University of Maryland Medical System senior VP joins UPMC 


A former University of Maryland Medical System (UMMS) senior vice president will be taking over as president of UPMC’s PinnacleHealth Medical Group. 

Dr. Jason Marx, previously senior vice president of physician integration and value-based care and chief of the UMMS critical care COVID-19 operations, will succeed Dr. Robert Nielson following his retirement on Thursday. 

Marx served as the inaugural chair of the UMMS physician network management committee. He is also an adjunct assistant professor of medicine at the University of Maryland School of Medicine. 

“With more than 20 years of progressive clinical and operational leadership at the University of Maryland Medical System and St. Joseph Medical Center, Dr. Marx brings a wealth of expertise to this role,” said Phil Guarneschelli, president, UPMC in Central Pa. 

Nielson leaves UPMC on March 31. He joined the system in 2015 after it acquired his practice, Annville Family Medicine. 

Nielsen joined the PinnacleHealth Medical Group as head of population health and became the area’s director in June 2016. 

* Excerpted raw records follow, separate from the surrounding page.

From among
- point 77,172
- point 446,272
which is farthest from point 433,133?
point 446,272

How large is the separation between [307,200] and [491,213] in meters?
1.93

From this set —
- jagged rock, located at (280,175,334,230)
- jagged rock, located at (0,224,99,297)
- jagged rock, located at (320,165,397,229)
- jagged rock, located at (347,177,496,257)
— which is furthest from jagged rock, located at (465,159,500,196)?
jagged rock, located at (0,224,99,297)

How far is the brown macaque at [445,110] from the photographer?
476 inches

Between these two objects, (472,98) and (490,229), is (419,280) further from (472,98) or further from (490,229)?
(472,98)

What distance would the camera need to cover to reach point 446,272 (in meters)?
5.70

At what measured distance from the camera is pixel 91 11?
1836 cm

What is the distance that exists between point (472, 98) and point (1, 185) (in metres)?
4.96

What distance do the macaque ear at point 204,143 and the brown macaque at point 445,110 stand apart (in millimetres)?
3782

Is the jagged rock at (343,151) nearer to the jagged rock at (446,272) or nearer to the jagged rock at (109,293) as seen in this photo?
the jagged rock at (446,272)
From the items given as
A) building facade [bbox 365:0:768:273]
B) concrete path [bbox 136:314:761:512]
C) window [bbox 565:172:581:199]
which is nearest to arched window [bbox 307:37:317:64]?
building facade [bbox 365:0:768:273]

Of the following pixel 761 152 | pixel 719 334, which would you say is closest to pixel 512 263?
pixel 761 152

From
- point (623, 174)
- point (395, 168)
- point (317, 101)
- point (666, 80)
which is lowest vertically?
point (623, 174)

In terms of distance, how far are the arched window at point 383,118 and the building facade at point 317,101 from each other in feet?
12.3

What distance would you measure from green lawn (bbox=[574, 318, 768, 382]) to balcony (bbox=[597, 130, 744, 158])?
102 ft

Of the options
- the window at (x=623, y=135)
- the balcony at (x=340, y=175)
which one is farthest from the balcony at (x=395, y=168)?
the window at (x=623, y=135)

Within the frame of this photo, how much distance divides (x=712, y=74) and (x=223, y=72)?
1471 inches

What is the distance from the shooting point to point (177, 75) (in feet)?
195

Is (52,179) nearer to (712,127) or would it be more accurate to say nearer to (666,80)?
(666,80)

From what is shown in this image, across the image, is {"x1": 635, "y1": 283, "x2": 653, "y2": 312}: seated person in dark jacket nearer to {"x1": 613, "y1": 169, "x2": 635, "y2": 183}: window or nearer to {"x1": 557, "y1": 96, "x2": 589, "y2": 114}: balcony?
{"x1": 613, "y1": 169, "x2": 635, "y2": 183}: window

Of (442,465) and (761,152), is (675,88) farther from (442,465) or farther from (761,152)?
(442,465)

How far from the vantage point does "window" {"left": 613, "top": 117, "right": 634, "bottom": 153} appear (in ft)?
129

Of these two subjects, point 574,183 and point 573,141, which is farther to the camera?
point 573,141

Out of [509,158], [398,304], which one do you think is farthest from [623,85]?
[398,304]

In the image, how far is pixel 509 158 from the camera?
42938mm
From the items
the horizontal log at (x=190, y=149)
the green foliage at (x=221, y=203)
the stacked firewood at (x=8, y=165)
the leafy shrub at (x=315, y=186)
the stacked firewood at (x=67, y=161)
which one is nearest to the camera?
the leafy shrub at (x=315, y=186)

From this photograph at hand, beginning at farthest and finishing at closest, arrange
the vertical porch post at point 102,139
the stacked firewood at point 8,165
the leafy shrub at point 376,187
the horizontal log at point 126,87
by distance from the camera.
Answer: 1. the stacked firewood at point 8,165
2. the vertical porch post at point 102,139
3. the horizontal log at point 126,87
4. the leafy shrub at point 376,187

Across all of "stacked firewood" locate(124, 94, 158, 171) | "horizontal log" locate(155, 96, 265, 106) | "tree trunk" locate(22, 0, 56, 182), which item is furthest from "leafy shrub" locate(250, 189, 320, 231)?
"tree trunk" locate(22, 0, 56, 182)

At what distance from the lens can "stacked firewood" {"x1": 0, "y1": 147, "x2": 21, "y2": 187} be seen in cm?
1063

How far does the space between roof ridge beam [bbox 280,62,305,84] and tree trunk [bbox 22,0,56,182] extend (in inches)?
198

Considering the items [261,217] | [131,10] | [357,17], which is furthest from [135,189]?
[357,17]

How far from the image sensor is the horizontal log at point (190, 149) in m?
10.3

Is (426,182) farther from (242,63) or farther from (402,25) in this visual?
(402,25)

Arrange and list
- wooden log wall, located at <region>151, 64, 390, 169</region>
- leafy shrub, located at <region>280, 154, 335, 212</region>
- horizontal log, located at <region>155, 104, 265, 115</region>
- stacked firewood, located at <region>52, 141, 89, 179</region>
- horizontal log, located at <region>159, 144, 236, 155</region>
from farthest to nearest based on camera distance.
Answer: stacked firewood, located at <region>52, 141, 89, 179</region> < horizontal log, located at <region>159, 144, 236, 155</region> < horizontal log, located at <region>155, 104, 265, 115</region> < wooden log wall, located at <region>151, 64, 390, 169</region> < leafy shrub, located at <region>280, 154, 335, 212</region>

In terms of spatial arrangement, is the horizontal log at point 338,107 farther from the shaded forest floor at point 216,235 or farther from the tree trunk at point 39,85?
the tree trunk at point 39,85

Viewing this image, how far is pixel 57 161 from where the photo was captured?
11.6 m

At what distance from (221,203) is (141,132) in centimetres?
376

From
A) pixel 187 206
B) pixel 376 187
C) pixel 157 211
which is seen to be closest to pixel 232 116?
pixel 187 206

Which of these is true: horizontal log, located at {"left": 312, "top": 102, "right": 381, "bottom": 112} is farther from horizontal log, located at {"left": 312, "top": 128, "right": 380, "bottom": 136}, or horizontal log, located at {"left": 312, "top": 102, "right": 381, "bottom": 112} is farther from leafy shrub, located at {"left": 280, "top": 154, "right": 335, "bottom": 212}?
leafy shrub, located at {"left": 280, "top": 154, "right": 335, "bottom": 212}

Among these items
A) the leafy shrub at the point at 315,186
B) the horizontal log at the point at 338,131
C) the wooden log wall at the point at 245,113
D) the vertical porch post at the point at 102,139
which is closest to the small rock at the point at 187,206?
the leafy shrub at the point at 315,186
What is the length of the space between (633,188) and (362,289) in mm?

“We are excited for Dr. Nielsen as he moves on to this new chapter of his life, but he will be deeply missed as a colleague, friend, and major contributor to the health and well-being of our region,” said Guarneschelli. 

Dauphin County Library System begins $3.5 million expansion of historic riverfront library

A rendering of Dauphin County Library System’s incomming expansion to its McCormick Riverfront Library. PHOTO PROVIDED.

The Dauphin County Library System broke ground on a $3.5 million project on Thursday that will combine two historic Harrisburg properties. 

The library system’s project will expand its McCormick Riverfront Library by connecting it with the 5,458-square-foot Front Street residence of Sara Haldeman Haly, who seeded the Dauphin County Library System in 1896. 

When finished, the combined building will boast more than a 3,400-square-foot family area incorporating STEAM learning support, a 950-squaure-foot public meeting space, added public computer resources and more, said the library system in a press release. 

“We’re excited to get started and look forward to standing here about a year from now and welcoming everyone to a dynamic educational and cultural center,” said Karen Cullings, the Dauphin County Library System’s executive director. “The demand for our services has never been higher, and this location in the heart of downtown Harrisburg is easily accessible.”   

The project is expected to be finished in 2022 and the library will remain open during that time. 

The library system is paying for the project with funds from its “Your Place to Belong” campaign. The campaign has raised $2.6 million, or 76% of its goal. 

“For more than a century, this community has generously donated its time and treasure to The Library,” said Your Place to Belong campaign co-chair Andrew Enders. “Now, The Library is returning the favor by investing in the community. We are well on the way to creating an ideal space that models the direction of libraries for the 21st century and beyond.”